TOUCHSTONE.—Je suis ici avec toi et tes chèvres, comme jadis le bon Ovide, le plus capricieux des poëtes, était parmi les Goths42.

Note 42: (retour)

Barbarus his ego quia non intelligo illis!

JACQUES, à part.—O science plus déplacée que Jupiter ne le serait sous un toit de chaume!

TOUCHSTONE.—Quand les vers d'un homme ne sont pas compris, et que l'esprit d'un homme n'est pas secondé par l'intelligence, enfant précoce, c'est un coup plus mortel que de voir arriver le long mémoire d'un maigre écot dans un petit cabaret: vraiment, je voudrais que les dieux t'eussent fait poétique.

AUDREY.—Je ne sais ce que c'est que poétique: cela est-il honnête dans le mot et dans la chose? cela a-t-il quelque vérité?

TOUCHSTONE.—Non vraiment; car la vraie poésie est la plus remplie de fictions, et les amoureux sont adonnés à la poésie; tout ce qu'ils jurent en poésie, on peut dire qu'ils le feignent comme amants.

AUDREY.—Comment pouvez-vous donc souhaiter que les dieux m'eussent fait poétique?

TOUCHSTONE.—Oui vraiment, je le souhaiterais; car tu me jures que tu es honnête. Eh bien, si tu étais poëte, je pourrais avoir quelque espoir que tu feins.

AUDREY.—Est-ce que vous voudriez que je ne fusse pas honnête?

TOUCHSTONE.—Non vraiment, à moins que tu ne fusses laide; car l'honnêteté accouplée avec la beauté, c'est une sauce au miel pour du sucre.

JACQUES, à part.—Quel fou encombré de science!

AUDREY.—Eh bien! je ne suis pas jolie; ainsi je prie les dieux de me rendre honnête.

TOUCHSTONE.—Mais vraiment, donner de l'honnêteté à une vilaine laideron, c'est mettre un bon mets dans un plat sale.

AUDREY.—Je ne suis point vilaine, quoique je remercie les dieux d'être laide.

TOUCHSTONE—Très-bien, que les dieux soient loués de ta laideur! viendra ensuite le tour au reste. Qu'il en soit ce qu'on voudra, je veux t'épouser; et pour cela, j'ai vu sir Olivier Mar-Text43, vicaire du village voisin, lequel m'a promis de se trouver dans cet endroit de la forêt, et de nous unir.

Note 43: (retour)

Mar-Text, gâte-texte.

JACQUES, à part.—Je serais bien charmé de voir cette rencontre.

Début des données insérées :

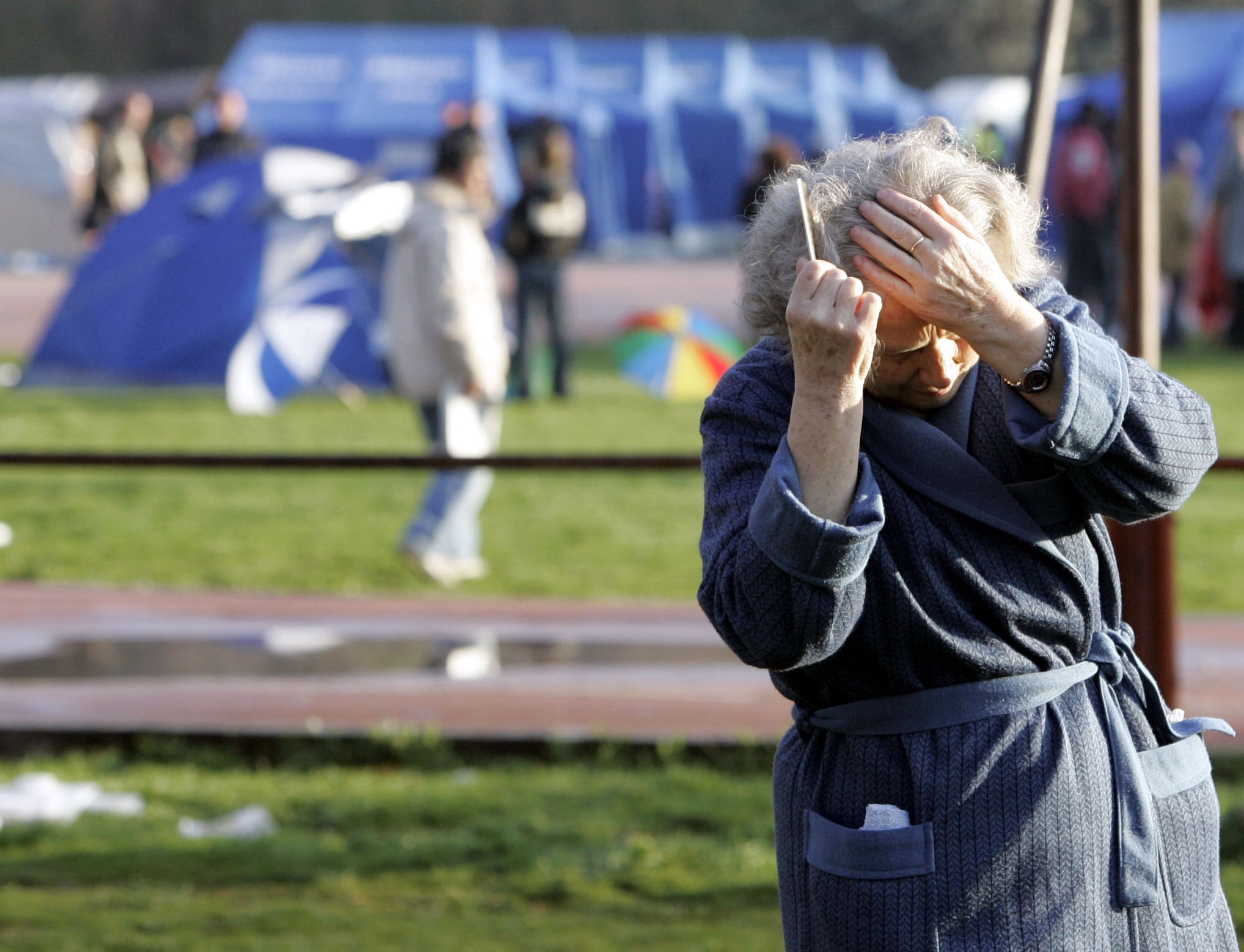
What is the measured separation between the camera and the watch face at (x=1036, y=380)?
168 centimetres

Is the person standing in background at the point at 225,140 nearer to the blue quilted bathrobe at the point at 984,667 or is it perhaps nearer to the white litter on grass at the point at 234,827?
the white litter on grass at the point at 234,827

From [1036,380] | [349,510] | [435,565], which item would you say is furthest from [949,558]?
[349,510]

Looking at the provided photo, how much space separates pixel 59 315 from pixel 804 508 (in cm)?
1353

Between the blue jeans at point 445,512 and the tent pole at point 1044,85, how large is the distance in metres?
3.91

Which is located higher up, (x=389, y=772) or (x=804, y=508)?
(x=804, y=508)

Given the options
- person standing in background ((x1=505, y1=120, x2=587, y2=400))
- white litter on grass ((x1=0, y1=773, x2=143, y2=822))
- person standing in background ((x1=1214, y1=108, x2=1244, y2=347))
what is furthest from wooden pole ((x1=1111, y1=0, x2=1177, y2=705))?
person standing in background ((x1=1214, y1=108, x2=1244, y2=347))

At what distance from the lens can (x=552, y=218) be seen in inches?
510

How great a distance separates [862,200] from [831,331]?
0.17 m

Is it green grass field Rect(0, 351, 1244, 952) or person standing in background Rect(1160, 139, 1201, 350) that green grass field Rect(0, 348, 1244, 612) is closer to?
green grass field Rect(0, 351, 1244, 952)

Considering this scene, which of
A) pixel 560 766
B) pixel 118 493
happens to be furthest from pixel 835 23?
pixel 560 766

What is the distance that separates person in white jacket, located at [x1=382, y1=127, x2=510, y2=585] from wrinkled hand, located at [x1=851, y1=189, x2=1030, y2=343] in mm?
5693

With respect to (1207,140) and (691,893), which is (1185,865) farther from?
(1207,140)

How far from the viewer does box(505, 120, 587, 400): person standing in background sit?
12953 mm

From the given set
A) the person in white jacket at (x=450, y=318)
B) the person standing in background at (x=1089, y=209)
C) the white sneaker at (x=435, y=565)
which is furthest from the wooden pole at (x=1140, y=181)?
the person standing in background at (x=1089, y=209)
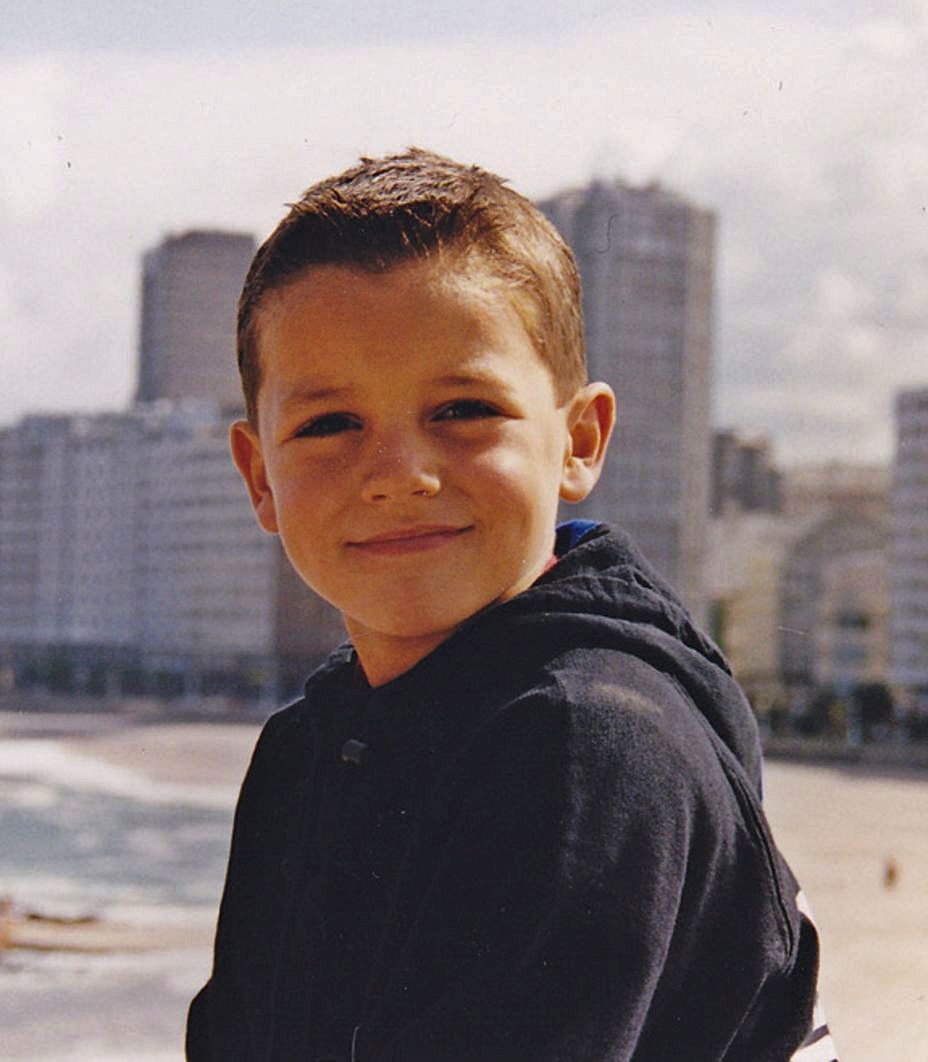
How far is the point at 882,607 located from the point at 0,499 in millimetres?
17226

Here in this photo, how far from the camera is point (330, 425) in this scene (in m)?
0.52

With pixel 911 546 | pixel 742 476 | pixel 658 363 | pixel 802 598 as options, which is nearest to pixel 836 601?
pixel 802 598

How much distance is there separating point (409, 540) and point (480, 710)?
6 cm

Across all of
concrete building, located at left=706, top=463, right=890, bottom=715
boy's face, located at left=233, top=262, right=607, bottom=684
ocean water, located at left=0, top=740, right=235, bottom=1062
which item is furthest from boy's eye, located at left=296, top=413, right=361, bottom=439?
concrete building, located at left=706, top=463, right=890, bottom=715

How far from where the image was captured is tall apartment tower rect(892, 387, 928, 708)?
25.4 metres

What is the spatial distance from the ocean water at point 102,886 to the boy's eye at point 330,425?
5872mm

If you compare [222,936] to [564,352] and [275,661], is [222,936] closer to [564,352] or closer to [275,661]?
[564,352]

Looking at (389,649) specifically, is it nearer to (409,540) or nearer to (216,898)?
(409,540)

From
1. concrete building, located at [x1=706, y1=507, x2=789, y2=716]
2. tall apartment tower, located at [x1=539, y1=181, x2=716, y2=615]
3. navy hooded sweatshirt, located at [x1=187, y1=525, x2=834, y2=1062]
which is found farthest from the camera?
concrete building, located at [x1=706, y1=507, x2=789, y2=716]

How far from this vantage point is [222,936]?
2.01ft

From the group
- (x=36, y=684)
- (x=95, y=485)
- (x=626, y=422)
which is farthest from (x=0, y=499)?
(x=626, y=422)

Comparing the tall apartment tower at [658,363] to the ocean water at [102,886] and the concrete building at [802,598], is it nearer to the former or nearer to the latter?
the concrete building at [802,598]

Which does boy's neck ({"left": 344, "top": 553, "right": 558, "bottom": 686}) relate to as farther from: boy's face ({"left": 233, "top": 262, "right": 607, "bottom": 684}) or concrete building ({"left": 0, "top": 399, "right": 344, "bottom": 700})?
concrete building ({"left": 0, "top": 399, "right": 344, "bottom": 700})

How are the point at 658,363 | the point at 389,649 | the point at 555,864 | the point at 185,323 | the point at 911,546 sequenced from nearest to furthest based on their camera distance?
1. the point at 555,864
2. the point at 389,649
3. the point at 911,546
4. the point at 658,363
5. the point at 185,323
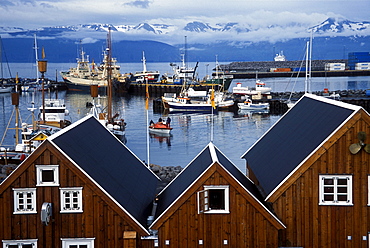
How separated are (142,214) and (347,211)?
4891mm

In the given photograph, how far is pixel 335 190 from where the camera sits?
12.5 metres

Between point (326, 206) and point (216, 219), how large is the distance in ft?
8.65

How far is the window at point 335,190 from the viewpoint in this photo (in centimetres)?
1250

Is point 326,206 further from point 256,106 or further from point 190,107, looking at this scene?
point 190,107

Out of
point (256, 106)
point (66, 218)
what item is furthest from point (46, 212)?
point (256, 106)

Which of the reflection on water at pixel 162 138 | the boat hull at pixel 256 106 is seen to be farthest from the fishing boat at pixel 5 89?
the reflection on water at pixel 162 138

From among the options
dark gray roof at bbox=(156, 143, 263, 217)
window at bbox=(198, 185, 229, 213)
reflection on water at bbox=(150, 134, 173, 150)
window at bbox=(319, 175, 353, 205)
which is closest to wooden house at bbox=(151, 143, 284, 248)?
window at bbox=(198, 185, 229, 213)

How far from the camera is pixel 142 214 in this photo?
42.9 feet

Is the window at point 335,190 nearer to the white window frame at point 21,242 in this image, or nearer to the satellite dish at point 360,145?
the satellite dish at point 360,145

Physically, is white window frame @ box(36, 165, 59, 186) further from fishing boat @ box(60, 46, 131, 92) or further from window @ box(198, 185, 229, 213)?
fishing boat @ box(60, 46, 131, 92)

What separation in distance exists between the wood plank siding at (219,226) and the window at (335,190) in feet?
4.66

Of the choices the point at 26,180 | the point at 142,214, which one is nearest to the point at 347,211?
the point at 142,214

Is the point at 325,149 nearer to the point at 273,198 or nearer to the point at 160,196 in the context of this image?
the point at 273,198

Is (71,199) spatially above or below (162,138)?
above
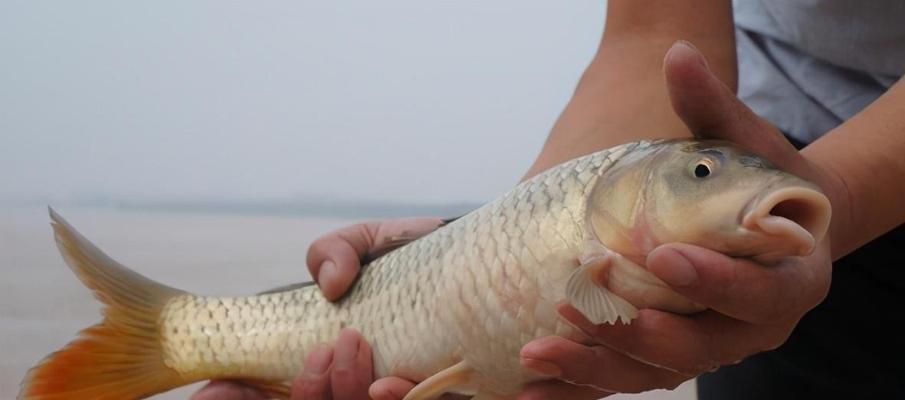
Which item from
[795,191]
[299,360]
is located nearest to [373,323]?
[299,360]

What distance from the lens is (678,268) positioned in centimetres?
61

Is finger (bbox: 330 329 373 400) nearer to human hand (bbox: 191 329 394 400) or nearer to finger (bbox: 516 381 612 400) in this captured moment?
human hand (bbox: 191 329 394 400)

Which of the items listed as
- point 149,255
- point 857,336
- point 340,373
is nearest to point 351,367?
point 340,373

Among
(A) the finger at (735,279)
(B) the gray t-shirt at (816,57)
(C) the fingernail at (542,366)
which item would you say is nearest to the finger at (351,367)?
(C) the fingernail at (542,366)

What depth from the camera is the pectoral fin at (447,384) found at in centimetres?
81

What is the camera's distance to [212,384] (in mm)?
985

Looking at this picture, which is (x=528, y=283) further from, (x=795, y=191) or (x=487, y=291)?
(x=795, y=191)

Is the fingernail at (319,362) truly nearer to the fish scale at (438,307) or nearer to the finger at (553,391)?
the fish scale at (438,307)

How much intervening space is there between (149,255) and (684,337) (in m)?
2.44

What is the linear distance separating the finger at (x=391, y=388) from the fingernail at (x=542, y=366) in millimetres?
173

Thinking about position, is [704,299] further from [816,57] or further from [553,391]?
[816,57]

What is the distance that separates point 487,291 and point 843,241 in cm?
24

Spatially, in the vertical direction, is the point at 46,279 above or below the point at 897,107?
below

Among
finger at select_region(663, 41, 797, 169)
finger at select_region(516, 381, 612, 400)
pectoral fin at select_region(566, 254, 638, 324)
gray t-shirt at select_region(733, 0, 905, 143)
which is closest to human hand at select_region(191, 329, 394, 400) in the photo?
finger at select_region(516, 381, 612, 400)
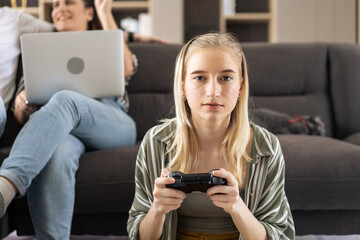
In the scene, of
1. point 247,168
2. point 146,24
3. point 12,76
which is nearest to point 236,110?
point 247,168

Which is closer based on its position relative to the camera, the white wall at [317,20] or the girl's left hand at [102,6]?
the girl's left hand at [102,6]

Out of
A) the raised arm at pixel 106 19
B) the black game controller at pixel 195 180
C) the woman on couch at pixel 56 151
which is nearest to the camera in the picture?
the black game controller at pixel 195 180

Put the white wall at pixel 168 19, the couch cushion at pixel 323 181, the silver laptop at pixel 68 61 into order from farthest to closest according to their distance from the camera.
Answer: the white wall at pixel 168 19
the silver laptop at pixel 68 61
the couch cushion at pixel 323 181

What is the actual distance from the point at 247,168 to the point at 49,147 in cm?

AUDREY.—Eh bien! que les dieux nous donnent la joie!

TOUCHSTONE.—Ainsi soit-il! Je fais là une entreprise capable de faire reculer un homme qui aurait le coeur timide; car nous n'avons ici d'autre temple que le bois, d'autre assemblée que celle des bêtes à cornes. Mais qu'est-ce que cela fait? Courage; si les cornes sont odieuses, elles sont nécessaires. On dit que bien des hommes ne connaissent pas l'avantage de ce qu'ils possèdent, c'est vrai.—Bien des maris en ont de bonnes et belles, et n'en connaissent pas la propriété. Eh bien! c'est le douaire de leurs femmes; ce n'est pas un bien qui soit des acquêts du mari.—Des cornes! Oui, des cornes.—N'y a-t-il que les pauvres gens qui en aient? Non, non. Le plus noble cerf les porte aussi grandes que le misérable.—L'homme qui vit seul est-il donc heureux? Non. Comme une ville entourée de murailles vaut mieux qu'un village, de même le front d'un homme marié est bien plus honorable que la tête nue d'un garçon. Et si l'escrime vaut mieux que la maladresse, il vaut donc mieux porter corne que de n'en pas avoir. (Sir Olivier Mar-Text entre.) Voilà sir44 Olivier.—Sir Olivier Mar-Text, vous êtes le bienvenu.